Cómo escapar del concurso de acreedores

Detectar la crisis pronto, fundamental

No es nada raro ver cómo un proyecto empresarial viable y con potencial pasa por procesos difíciles, de falta de solvencia, que acaban desembocando en el indeseado concurso de acreedores. Con el fin de arrojar algo de luz y de ofrecer consejos válidos al respecto, la Confederación Española de Organizaciones Empresariales (CEOE) y el Consejo General de Economistas (CGE) acaban de publicar la Guía de actuación de la empresa ante la insolvencia. Este documento tiene como objetivo ayudar a pymes y autónomos a buscar soluciones ante un proceso de crisis de estas características. Y lo hace abordando todas sus fases, empezando por la detección de la insolvencia. Según el texto, siempre es más fácil salvar un negocio si se detecta de forma temprana un futuro lleno de impagos. De esta manera se pueden implementar medidas correctoras y planificar un cambio de rumbo que mejore la situación. Para ello es importante saber discernir entre solvencia (cumplir con los compromisos de pago) y viabilidad (que puede generar en el futuro los recursos suficientes para mantener su actividad).

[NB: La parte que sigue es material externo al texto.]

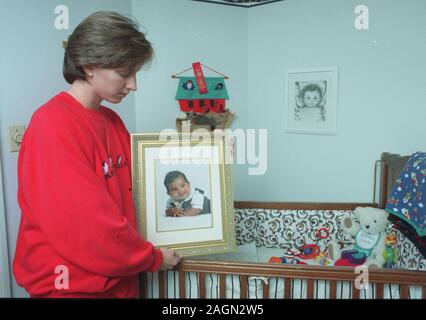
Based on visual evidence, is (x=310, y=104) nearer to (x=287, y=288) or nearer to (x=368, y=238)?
(x=368, y=238)

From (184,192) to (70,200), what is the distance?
1.60 ft

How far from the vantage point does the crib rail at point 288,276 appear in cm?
127

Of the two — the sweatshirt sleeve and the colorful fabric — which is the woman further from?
the colorful fabric

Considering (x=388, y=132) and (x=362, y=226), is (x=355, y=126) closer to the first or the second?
(x=388, y=132)

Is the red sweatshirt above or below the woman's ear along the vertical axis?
below

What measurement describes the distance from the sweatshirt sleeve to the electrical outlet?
51 cm

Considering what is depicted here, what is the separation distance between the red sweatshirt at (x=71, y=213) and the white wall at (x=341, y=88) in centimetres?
150

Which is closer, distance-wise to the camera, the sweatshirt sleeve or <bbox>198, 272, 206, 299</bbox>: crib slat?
the sweatshirt sleeve

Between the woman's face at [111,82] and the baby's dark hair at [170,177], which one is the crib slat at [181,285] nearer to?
the baby's dark hair at [170,177]

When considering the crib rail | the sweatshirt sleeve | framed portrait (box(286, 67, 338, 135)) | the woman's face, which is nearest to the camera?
the sweatshirt sleeve

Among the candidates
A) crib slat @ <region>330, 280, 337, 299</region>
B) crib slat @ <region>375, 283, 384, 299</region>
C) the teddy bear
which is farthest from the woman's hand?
the teddy bear

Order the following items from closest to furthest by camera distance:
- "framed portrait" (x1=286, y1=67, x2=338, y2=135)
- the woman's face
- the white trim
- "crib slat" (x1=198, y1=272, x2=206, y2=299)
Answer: the woman's face → "crib slat" (x1=198, y1=272, x2=206, y2=299) → the white trim → "framed portrait" (x1=286, y1=67, x2=338, y2=135)

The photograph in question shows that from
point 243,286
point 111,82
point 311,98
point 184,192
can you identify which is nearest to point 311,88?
point 311,98

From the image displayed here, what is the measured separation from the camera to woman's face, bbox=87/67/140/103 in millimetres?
1105
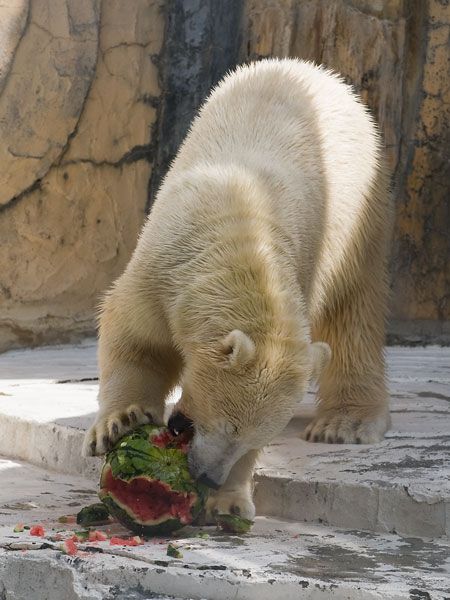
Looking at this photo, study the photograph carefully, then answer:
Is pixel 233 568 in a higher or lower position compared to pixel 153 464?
lower

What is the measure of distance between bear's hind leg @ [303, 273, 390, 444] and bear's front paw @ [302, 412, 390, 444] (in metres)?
0.10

Reconducir el negocio y evitar el concurso

Si la compañía no es solvente pero sí viable, una buena solución para salir adelante está en reorganizarla y reestructurarla internamente, y reconducir su estrategia de negocio. Por otra parte, también sería conveniente negociar con los acreedores y empleados acuerdos extrajudiciales o concursales. Una vez retomada la situación de normalidad, y con el fin de recobrar la reputación perdida de cara a los clientes, una buena solución sería la de contratar un seguro de caución que garantice los pagos de nuestra corporación. Tampoco sería descabellado incluir en los presupuestos anuales la contratación de un seguro de crédito que nos evite pasar por el trance de que nuestra compañía pase a ser insolvente por culpa de la morosidad.

Más vale prevenir

Entre las recomendaciones del documento de la CEOE está el de aprovechar la época de vacas gordas para prepararse ante posibles crisis, estableciendo sistemas adecuados de control económico-financiero, así como un sistema de alertas ante riesgo de insolvencia futura. Es importante estar pendiente de descensos significativos en la cifra de negocios o en los márgenes; observar si existe un abandono del proyecto empresarial por parte de determinados directivos, especialmente los directores financieros; estar pendiente de cambios regulatorios en el sector en el que se enmarque el negocio; detectar pérdidas de concesiones administrativas o distribuciones; retrasos en los pagos a los acreedores o en el cobro de clientes; y, por supuesto, preocuparse cuando no se puedan renovar las pólizas de crédito. Contar con un buen presupuesto de tesorería puede ayudar a superar con menor dificultad los momentos de crisis y la posibilidad de llegar a un concurso. Éste supone la conversión de la información contable del presupuesto de la compañía en previsión de flujos de caja, que son los que permiten una adecuada gestión del circulante y de las necesidades de inversión, así como minimizar los costes financieros. Por otro lado, la guía recomienda prestar atención a la gestión de las existencias, del crédito a clientes y de la financiación recibida de los proveedores, con el fin de conocer de antemano potenciales variaciones en el capital circulante. Tomar las precauciones debidas no sólo evitará crisis y concurso de acreedores o, incluso, quiebras indeseadas, también sanciones a aquellos empresarios que hayan sido negligentes y cuyas (malas) decisiones hayan provocado o agravado una situación de insolvencia. La normativa concursal establece en estos casos que se inhabilite al profesional responsable durante un plazo que puede oscilar entre los dos y los quince años. Esto incluye no sólo al empresario de turno, también a sus administradores, liquidadores, apoderados o, incluso, a los socios responsables de malas praxis. De hecho, todos ellos pueden ser condenados a satisfacer a los acreedores todos o parte de los créditos que resulten incobrables.